ZHENG Hao-tian1, ZHANG Shu-chuan1,ZHU Jun-qi2   

  1. (1.?? College of Safety Science and Engineering, Anhui University of Science and Technology, Anhui Huainan 232001, China; 2. College of Economics and Management, Anhui University of Science and Technology, Anhui Huainan 232001, China)
  • Online:2022-01-15 Published:2022-01-15

Abstract: In order to improve the accuracy of fire detection and avoid the standard ELM falling into local optimization, this paper constructs a fire detection model based on the fire characteristic value CO concentration, smoke concentration and temperature, and optimizes the ELM input layer and the hidden layer weight and bias through PSO. The best optimal value is used to train the extreme learning machine network, and the trained network is used to predict the test samples and verify the effectiveness of the method.

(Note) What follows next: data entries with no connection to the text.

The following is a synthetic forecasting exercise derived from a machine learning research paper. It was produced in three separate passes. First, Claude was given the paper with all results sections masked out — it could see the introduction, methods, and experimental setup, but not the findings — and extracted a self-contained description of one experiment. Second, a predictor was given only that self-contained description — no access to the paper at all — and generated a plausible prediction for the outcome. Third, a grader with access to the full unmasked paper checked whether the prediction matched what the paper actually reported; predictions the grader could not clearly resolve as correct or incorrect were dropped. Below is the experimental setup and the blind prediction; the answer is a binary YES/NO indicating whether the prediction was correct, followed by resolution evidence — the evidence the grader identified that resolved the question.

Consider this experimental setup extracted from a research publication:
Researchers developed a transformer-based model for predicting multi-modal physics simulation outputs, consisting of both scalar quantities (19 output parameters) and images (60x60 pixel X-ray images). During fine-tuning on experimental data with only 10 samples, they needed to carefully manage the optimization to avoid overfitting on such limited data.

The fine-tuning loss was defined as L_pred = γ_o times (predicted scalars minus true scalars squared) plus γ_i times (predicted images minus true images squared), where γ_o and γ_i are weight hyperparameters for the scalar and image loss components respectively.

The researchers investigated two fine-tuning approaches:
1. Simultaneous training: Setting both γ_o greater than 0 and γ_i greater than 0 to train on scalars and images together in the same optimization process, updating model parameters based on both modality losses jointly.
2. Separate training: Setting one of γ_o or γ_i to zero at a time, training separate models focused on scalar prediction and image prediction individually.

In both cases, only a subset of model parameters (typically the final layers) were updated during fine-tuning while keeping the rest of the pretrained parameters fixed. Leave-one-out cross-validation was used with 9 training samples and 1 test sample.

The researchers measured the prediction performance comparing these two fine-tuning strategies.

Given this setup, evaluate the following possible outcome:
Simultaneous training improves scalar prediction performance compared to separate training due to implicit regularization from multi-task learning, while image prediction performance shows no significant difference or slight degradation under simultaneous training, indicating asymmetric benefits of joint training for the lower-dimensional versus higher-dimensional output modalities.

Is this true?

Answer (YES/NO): NO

The study shows that the mean square root error (RMSE) of PSO-ELM is 1.403%, the average absolute error (MAE) is 1.055%, and the average absolute percentage error (MAPE) is 1.183%. Compared with BP, GA-BP and ELM models, the algorithm accuracy and generalization ability are obviously improved. At the same time, PSO-ELM model training speed is faster, can improve the fire detection ability more efficiently.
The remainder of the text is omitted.